YOUR TASK:
Could you repeat, word for word, only the lines from the one containing "phylum: Chordata" through the final line of the records below?

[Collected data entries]
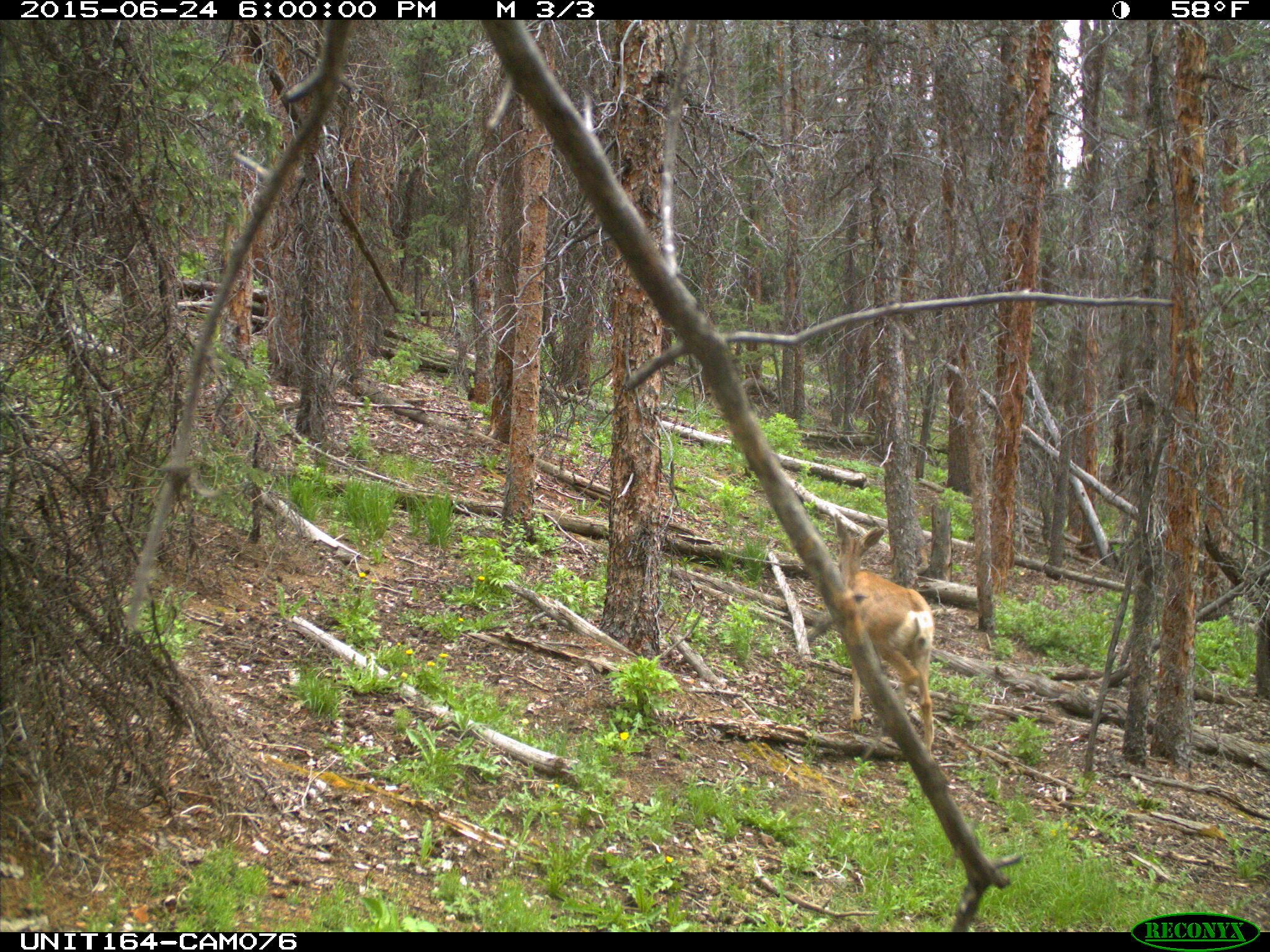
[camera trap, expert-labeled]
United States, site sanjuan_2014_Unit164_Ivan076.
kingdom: Animalia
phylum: Chordata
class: Mammalia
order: Artiodactyla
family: Cervidae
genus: Odocoileus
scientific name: Odocoileus hemionus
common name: mule deer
Odocoileus hemionus (mule deer).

ANSWER SECTION:
phylum: Chordata
class: Mammalia
order: Artiodactyla
family: Cervidae
genus: Odocoileus
scientific name: Odocoileus hemionus
common name: mule deer
Odocoileus hemionus (mule deer).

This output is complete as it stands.